Iran is going to get a nuke soon.  Just so that really sinks into your brain, let me repeat it.  Iran  is going to get a nuke soon.  North Korea has several nukes now.  The array of Islamic terrorist organizations - some Sunni, some Shiite, gathers like ants or cockroaches in failed and failing states to plot catastrophic attacks wherever they can stage them.  Recently elected Latin American socialists like Chavez and Morales are keen to align themselves with forces that hate the Untied States. 

And the part that saddens and digusts me is that the West - Europe, Israel, and, apparently even my beloved United States of America, still doesn’t grasp the gravity of the moment.  We think we have plenty of time.  We think we can squeak past this juncture without having to experience any real nastiness.  Well, if that’s the case, somebody among our cadre of bureaucrats and diplomats in their neatly pressed suits and dresses had better come up with something effective pronto.  It’s gotta be something with more pizzazz than any of the sanctions or talks or frameworks that they’ve tried to date.

What’s the likelihood that we’ll avoid seeing something heart-stoppingly ugly - something that sends civilization reeling -  in the near future?

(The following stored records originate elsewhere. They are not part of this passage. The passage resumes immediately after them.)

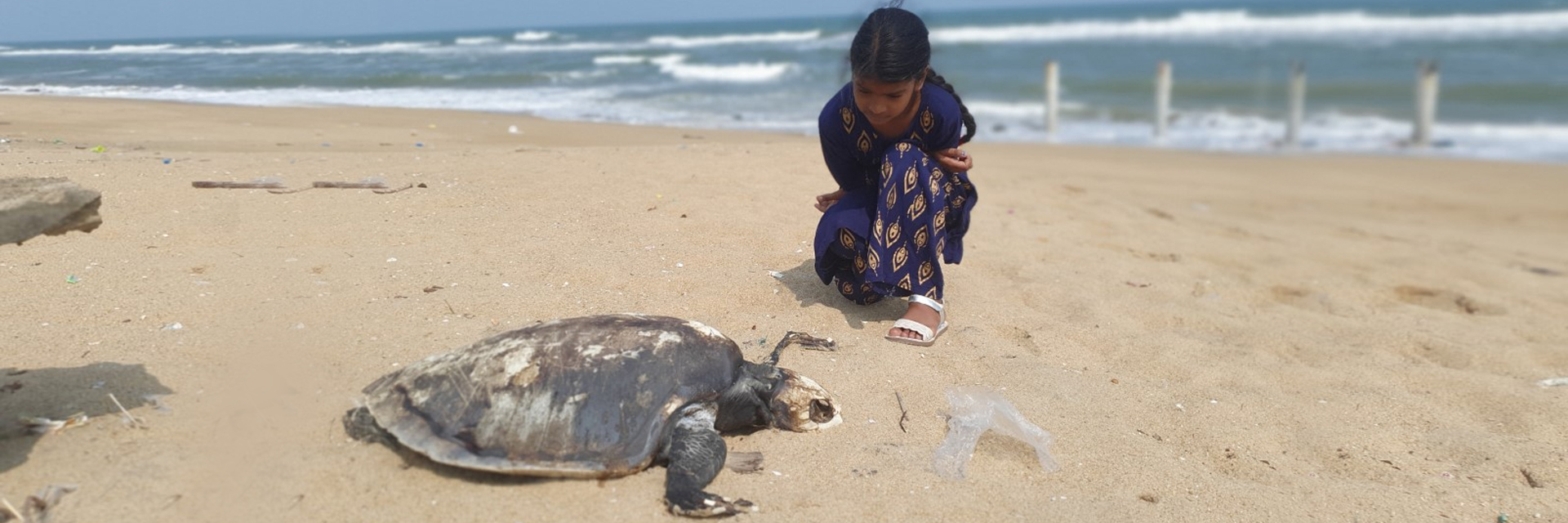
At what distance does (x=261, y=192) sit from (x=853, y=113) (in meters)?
2.93

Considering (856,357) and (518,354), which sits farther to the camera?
(856,357)

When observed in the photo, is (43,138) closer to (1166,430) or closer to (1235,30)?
(1166,430)

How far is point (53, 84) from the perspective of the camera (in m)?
8.72

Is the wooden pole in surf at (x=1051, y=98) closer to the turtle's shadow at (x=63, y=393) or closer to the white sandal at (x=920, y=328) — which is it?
the white sandal at (x=920, y=328)

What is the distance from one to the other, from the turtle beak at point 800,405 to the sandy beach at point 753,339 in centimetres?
6

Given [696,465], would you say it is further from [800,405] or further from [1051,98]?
[1051,98]

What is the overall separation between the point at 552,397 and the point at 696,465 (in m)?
A: 0.39

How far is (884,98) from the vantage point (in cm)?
299

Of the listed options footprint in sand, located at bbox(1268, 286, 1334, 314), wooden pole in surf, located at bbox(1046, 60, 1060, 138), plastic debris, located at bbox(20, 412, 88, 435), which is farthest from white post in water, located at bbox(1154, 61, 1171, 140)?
plastic debris, located at bbox(20, 412, 88, 435)

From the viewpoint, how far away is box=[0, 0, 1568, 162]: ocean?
11391 millimetres

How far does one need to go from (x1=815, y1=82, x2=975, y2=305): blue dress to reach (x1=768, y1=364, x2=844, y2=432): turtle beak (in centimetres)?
74

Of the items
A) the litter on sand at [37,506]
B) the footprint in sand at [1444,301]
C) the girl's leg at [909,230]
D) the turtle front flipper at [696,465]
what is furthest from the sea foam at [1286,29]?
the litter on sand at [37,506]

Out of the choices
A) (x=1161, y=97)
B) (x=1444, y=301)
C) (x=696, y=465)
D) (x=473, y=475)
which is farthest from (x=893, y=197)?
(x=1161, y=97)

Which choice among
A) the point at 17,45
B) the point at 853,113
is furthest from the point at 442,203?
the point at 17,45
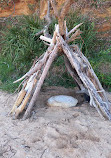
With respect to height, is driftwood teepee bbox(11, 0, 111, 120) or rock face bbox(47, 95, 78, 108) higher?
driftwood teepee bbox(11, 0, 111, 120)

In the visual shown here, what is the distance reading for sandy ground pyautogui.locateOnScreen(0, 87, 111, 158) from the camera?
6.26 ft

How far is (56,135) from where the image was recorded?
2.18 m

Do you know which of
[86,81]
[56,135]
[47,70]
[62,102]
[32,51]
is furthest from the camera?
[32,51]

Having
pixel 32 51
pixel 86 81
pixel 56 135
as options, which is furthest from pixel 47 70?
pixel 32 51

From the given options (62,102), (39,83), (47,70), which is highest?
(47,70)

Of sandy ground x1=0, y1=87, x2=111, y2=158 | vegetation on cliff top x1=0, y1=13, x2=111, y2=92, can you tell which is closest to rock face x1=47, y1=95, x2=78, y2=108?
sandy ground x1=0, y1=87, x2=111, y2=158

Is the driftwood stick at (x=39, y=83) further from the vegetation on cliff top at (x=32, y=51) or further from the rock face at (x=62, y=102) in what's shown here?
the vegetation on cliff top at (x=32, y=51)

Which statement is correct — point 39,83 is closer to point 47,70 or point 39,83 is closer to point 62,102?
point 47,70

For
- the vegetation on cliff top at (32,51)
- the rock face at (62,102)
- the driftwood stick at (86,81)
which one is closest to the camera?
the driftwood stick at (86,81)

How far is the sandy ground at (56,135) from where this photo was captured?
191 cm

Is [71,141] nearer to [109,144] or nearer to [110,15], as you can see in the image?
[109,144]

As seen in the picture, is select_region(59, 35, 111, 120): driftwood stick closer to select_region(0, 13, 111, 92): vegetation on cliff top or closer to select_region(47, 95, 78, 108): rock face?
select_region(47, 95, 78, 108): rock face

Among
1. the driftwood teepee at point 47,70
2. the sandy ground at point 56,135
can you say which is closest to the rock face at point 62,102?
the sandy ground at point 56,135

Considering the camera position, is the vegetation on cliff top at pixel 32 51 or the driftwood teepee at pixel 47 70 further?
the vegetation on cliff top at pixel 32 51
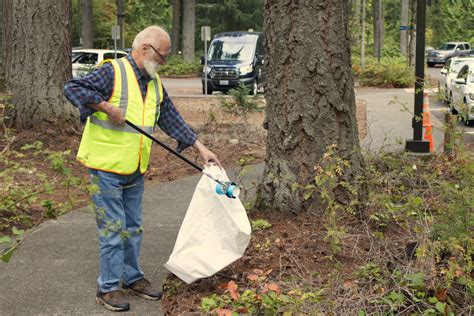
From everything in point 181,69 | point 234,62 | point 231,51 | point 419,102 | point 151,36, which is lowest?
point 181,69

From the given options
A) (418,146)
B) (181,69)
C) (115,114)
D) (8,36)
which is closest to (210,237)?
(115,114)

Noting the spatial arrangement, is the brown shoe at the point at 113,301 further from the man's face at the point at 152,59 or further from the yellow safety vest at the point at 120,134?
the man's face at the point at 152,59

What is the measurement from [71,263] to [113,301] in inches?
44.3

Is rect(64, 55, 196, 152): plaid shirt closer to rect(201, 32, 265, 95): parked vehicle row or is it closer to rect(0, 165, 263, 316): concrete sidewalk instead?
rect(0, 165, 263, 316): concrete sidewalk

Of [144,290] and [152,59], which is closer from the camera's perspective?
[152,59]

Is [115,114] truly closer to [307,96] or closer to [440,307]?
[307,96]

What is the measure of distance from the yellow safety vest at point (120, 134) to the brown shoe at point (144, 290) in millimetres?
863

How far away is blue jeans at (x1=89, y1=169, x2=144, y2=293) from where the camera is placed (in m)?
4.92

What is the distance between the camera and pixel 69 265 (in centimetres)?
593

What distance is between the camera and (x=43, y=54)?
36.4 feet

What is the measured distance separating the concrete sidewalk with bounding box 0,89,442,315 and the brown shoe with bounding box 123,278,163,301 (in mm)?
58

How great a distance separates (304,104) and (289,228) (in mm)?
1004

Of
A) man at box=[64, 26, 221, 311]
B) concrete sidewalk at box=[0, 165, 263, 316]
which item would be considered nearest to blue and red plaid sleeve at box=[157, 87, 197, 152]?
man at box=[64, 26, 221, 311]

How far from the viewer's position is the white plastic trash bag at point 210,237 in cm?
500
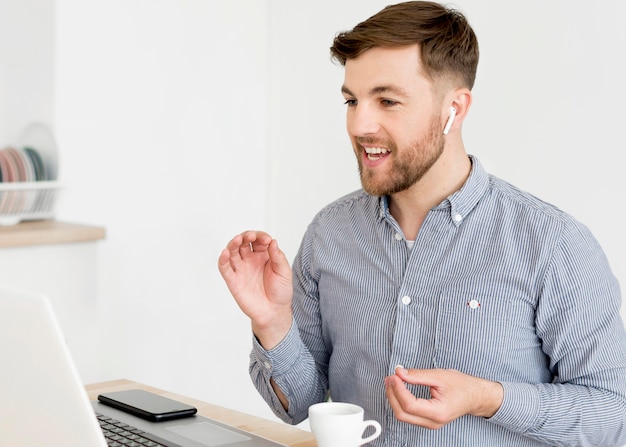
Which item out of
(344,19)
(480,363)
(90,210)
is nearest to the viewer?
(480,363)

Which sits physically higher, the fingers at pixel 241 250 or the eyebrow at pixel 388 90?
the eyebrow at pixel 388 90

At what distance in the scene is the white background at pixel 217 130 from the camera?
241cm

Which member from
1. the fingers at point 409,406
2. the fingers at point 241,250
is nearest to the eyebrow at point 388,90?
the fingers at point 241,250

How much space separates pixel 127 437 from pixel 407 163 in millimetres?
680

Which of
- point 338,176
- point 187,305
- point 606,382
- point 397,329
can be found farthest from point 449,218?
point 187,305

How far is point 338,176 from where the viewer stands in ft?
9.85

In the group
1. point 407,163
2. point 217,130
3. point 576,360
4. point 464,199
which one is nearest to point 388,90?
point 407,163

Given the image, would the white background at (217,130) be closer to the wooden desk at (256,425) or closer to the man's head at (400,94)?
the man's head at (400,94)

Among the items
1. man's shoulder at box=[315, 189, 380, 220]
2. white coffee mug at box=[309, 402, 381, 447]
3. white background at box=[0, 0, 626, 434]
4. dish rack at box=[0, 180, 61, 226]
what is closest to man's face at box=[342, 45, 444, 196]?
man's shoulder at box=[315, 189, 380, 220]

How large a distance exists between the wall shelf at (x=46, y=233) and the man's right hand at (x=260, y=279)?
1139 millimetres

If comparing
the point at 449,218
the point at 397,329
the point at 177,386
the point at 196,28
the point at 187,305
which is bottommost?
the point at 177,386

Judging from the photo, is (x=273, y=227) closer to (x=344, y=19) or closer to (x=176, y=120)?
(x=176, y=120)

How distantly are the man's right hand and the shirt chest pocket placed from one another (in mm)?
280

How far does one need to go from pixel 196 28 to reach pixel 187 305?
0.95 meters
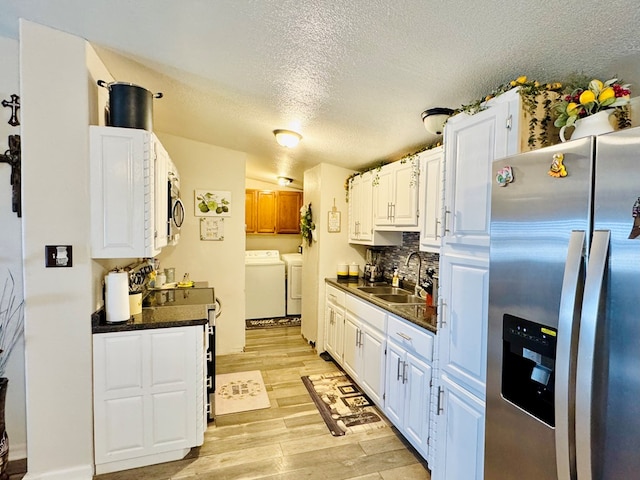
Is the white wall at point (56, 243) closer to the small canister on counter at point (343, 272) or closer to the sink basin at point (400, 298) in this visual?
the sink basin at point (400, 298)

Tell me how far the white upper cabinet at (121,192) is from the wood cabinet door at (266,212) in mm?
3813

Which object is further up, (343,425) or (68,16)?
(68,16)

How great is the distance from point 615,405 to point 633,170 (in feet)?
2.08

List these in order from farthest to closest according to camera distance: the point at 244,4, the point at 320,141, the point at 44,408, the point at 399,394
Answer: the point at 320,141, the point at 399,394, the point at 44,408, the point at 244,4

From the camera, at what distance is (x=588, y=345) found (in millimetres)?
938

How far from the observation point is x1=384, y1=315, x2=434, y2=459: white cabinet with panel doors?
6.77 ft

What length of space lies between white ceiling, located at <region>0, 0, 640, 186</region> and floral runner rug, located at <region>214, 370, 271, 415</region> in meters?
2.37

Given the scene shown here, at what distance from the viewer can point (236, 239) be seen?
13.3 ft

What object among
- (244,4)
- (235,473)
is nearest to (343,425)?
(235,473)

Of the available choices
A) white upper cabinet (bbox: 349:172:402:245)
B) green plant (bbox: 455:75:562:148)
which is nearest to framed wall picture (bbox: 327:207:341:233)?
white upper cabinet (bbox: 349:172:402:245)

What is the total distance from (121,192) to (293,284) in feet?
12.0

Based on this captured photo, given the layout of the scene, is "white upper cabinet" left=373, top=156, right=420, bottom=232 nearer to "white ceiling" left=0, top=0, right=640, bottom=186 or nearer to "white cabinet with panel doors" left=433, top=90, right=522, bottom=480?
"white ceiling" left=0, top=0, right=640, bottom=186

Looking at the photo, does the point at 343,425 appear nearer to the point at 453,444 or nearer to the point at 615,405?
the point at 453,444

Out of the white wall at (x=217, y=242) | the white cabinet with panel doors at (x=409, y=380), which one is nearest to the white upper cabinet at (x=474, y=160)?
the white cabinet with panel doors at (x=409, y=380)
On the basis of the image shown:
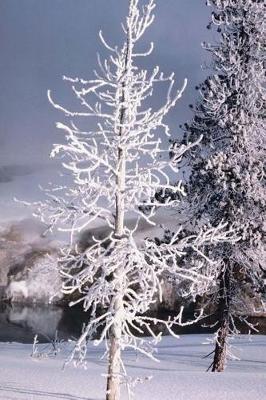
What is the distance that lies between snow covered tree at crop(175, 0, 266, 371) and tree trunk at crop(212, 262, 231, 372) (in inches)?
1.3

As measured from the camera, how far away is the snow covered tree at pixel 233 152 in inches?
623

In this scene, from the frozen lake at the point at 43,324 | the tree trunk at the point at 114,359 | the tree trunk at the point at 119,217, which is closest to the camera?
the tree trunk at the point at 119,217

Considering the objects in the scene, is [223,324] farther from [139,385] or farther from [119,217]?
[119,217]

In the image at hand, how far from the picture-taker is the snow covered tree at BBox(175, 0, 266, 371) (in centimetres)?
1584

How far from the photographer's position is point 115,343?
1015 centimetres

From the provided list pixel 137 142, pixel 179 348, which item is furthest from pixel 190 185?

I think one’s answer to that says a lot about one’s take on the nature of this created realm.

Hope I’m home in time to see this

Sunday, December 17th, 2006

Wonder if Ahmadinejad will have a response.

And it’s gonna be on CBS, of all places.

More polite than I’d have been

Monday, October 30th, 2006

The Jersalem Post bends over backward to put a civil spin on Javier Solana’s utter cluelessness.   I’d have been force-feeding him the Hamas charter.